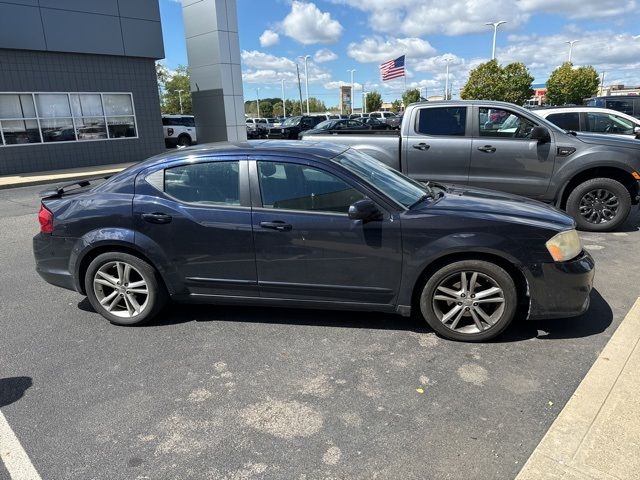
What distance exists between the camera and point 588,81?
48.2m

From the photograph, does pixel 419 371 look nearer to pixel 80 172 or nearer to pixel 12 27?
pixel 80 172

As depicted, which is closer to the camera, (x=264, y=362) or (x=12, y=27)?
(x=264, y=362)

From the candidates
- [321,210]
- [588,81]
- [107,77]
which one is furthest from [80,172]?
[588,81]

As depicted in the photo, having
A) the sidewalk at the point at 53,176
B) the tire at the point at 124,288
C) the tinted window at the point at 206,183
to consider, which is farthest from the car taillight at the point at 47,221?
the sidewalk at the point at 53,176

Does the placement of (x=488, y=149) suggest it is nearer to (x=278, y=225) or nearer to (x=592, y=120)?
(x=592, y=120)

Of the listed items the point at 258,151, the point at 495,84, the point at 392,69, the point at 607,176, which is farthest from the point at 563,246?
the point at 495,84

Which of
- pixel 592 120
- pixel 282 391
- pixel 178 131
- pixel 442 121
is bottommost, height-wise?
pixel 282 391

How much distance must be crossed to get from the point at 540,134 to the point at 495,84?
1361 inches

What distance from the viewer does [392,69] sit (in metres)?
34.5

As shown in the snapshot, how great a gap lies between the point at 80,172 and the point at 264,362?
15.3 meters

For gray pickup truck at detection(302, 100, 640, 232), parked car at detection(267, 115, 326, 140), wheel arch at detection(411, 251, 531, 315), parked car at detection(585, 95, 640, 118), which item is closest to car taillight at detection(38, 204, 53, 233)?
wheel arch at detection(411, 251, 531, 315)

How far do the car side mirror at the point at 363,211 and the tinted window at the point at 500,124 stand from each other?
4.26 metres

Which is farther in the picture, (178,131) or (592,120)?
(178,131)

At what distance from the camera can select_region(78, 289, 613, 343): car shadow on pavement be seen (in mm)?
3836
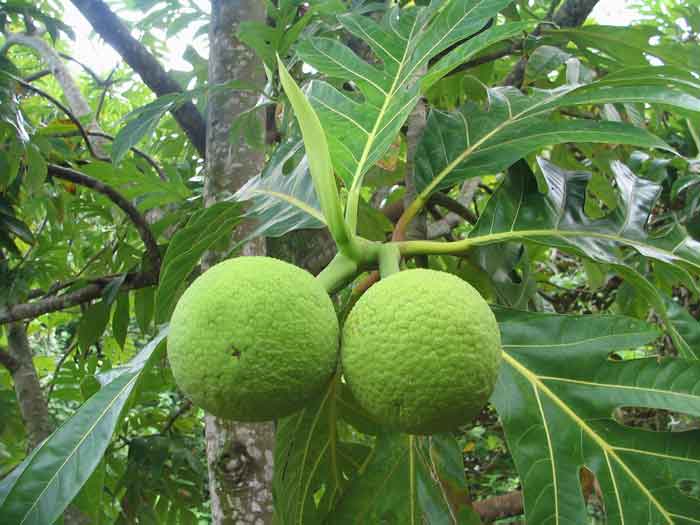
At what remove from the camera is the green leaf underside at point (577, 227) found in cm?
99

* Set problem *
Write out all the lines again, replacing "parked car" with "stationary car" and changing nothing else. Omit the pictures from your answer.

* Result below *
What distance exists between the camera and point 588,81?
48.2m

From the photograph, does pixel 419 371 look nearer to pixel 80 172 or nearer to pixel 12 27?
pixel 80 172

As depicted, which is closer to the camera, (x=264, y=362) or (x=12, y=27)?
(x=264, y=362)

From the candidates
- [321,210]
- [588,81]
- [107,77]
which one is furthest from [80,172]?
[588,81]

As depicted in the photo, having
A) the sidewalk at the point at 53,176
B) the tire at the point at 124,288
C) the tinted window at the point at 206,183
to consider, which is farthest from the car taillight at the point at 47,221?
the sidewalk at the point at 53,176

Does the placement of (x=488, y=149) suggest it is nearer to (x=278, y=225) or nearer to (x=592, y=120)?
(x=592, y=120)

Of the listed items the point at 258,151, the point at 495,84, the point at 392,69, the point at 607,176, which is farthest from the point at 563,246?
the point at 495,84

Which of
- pixel 592 120
- pixel 282 391
- pixel 178 131
- pixel 442 121
is bottommost, height-wise?
pixel 282 391

How much distance must be crossed to get from the point at 540,134 to the point at 495,84?
1361 inches

What distance from the viewer does [392,69] sit (in metres)?
34.5

As shown in the snapshot, how great a gap lies between the point at 80,172 and the point at 264,362?
15.3 meters

For gray pickup truck at detection(302, 100, 640, 232), stationary car at detection(267, 115, 326, 140), wheel arch at detection(411, 251, 531, 315), stationary car at detection(585, 95, 640, 118), which item is closest to car taillight at detection(38, 204, 53, 233)?
wheel arch at detection(411, 251, 531, 315)

How far do the car side mirror at the point at 363,211 and the tinted window at the point at 500,124 stand from each other?
4.26 metres

Which is farther in the picture, (178,131) or (592,120)?
(178,131)

At what distance from the camera can select_region(78, 289, 613, 343): car shadow on pavement be seen (in mm)?
3836
At what remove from the camera is the green leaf underside at point (577, 227) found in cm?
99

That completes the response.